* [Instruction]: Locate each line in the rows below that contains the word "webbed", and copy those lines out in full.

* [Recorded data]:

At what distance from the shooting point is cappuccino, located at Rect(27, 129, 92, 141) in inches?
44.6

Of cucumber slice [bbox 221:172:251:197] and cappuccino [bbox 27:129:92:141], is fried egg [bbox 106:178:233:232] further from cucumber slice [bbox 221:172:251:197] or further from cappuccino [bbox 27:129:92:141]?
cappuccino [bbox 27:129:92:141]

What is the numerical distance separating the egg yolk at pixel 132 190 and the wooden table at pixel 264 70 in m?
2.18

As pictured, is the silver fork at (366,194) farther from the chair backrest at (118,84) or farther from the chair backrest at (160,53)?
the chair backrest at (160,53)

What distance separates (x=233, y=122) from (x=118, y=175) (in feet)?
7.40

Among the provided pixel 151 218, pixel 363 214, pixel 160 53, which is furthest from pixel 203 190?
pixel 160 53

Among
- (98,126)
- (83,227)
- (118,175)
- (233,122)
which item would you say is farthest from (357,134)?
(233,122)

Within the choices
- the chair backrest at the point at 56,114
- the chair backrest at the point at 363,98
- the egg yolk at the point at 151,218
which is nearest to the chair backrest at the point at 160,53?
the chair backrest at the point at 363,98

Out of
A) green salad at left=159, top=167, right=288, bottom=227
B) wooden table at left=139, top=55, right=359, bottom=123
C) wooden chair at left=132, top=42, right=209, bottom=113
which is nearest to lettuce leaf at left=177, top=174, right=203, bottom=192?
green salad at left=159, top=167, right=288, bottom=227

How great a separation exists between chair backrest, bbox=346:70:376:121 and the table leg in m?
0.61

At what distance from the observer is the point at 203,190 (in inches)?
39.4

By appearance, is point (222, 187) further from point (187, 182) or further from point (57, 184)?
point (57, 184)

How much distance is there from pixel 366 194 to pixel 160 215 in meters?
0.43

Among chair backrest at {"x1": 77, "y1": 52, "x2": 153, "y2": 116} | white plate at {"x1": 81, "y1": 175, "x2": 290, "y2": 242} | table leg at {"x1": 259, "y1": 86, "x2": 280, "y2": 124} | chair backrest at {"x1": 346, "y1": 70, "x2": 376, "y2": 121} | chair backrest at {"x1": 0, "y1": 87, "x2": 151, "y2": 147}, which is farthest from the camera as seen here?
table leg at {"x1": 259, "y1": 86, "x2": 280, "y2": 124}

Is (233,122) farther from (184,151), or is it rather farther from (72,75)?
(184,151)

---

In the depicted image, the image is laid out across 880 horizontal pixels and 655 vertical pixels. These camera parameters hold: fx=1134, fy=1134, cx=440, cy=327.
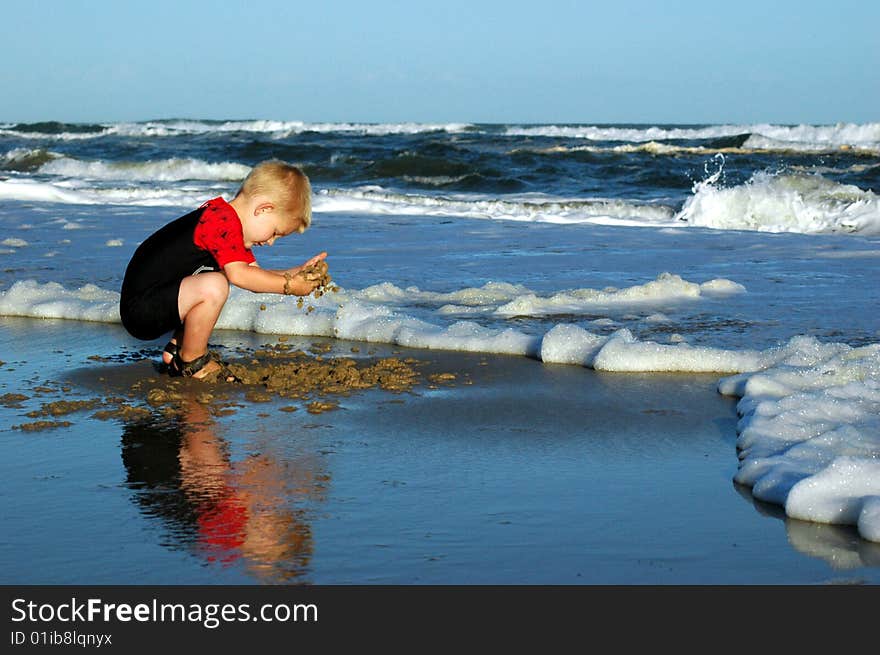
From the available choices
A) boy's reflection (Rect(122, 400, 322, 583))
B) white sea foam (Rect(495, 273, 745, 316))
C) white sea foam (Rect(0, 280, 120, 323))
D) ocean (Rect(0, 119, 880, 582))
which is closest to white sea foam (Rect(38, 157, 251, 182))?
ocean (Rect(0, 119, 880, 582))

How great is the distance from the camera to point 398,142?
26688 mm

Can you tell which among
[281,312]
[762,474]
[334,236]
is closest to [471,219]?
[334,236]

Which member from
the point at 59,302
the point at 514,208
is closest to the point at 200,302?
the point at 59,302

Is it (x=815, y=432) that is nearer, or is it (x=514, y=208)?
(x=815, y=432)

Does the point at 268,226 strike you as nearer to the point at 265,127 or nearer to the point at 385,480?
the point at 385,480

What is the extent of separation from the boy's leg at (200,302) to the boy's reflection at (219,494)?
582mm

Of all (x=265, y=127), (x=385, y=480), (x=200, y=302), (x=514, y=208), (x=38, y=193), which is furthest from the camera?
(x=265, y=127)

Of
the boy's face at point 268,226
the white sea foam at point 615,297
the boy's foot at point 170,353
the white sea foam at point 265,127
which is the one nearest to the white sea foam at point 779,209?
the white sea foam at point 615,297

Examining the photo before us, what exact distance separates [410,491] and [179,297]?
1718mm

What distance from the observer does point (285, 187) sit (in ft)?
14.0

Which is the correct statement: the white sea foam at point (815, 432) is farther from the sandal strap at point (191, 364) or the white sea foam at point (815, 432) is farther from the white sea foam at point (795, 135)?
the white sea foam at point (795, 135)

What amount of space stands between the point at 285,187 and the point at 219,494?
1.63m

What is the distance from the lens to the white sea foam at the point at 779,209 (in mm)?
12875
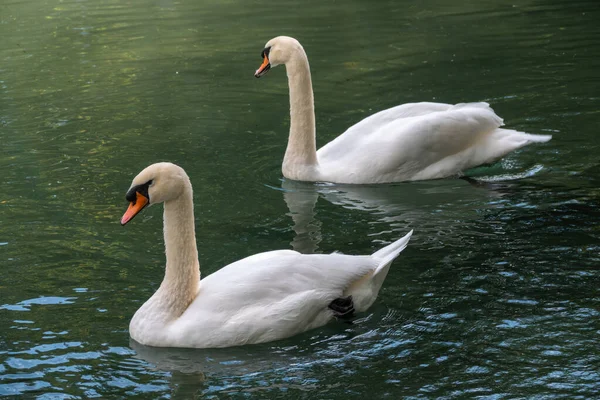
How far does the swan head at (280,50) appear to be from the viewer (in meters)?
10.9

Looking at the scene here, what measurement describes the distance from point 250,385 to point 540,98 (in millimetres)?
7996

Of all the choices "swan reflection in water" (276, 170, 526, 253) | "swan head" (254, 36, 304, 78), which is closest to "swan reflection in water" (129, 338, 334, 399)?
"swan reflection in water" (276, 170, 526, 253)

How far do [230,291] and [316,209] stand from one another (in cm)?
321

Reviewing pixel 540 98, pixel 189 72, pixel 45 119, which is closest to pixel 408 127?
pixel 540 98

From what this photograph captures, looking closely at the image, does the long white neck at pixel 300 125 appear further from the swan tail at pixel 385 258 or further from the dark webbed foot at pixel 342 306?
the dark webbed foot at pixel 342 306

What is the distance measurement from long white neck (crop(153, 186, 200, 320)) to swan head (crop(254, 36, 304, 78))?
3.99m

==

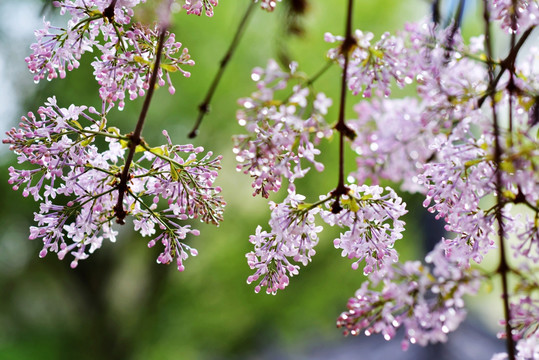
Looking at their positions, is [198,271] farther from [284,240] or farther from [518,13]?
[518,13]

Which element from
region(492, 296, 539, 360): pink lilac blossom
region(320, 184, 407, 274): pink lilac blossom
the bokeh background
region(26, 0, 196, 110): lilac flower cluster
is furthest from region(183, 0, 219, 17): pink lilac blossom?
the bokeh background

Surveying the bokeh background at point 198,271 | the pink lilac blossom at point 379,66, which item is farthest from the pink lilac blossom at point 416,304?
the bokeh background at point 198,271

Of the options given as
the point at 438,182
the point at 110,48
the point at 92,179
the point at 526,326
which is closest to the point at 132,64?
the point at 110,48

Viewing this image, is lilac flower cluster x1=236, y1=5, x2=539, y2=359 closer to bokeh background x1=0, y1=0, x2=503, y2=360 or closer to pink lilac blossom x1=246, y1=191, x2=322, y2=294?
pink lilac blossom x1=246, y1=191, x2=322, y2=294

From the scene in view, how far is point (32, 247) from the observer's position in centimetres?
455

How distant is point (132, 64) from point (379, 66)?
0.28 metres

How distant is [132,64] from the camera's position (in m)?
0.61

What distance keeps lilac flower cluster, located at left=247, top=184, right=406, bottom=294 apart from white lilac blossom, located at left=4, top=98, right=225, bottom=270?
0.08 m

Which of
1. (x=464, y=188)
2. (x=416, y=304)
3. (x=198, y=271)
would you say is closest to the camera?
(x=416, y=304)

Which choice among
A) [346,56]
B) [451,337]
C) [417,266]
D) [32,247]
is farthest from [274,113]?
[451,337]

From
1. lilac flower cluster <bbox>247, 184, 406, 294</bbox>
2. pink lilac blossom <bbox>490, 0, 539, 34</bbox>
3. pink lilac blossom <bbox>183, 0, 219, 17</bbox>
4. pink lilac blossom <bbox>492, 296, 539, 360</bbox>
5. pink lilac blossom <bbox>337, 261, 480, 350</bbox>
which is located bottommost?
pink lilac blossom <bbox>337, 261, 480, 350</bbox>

* [The answer]:
From what this photograph captures, looking closely at the image, does the long white neck at pixel 300 125 appear further from the swan tail at pixel 385 258 or further from the dark webbed foot at pixel 342 306?
the dark webbed foot at pixel 342 306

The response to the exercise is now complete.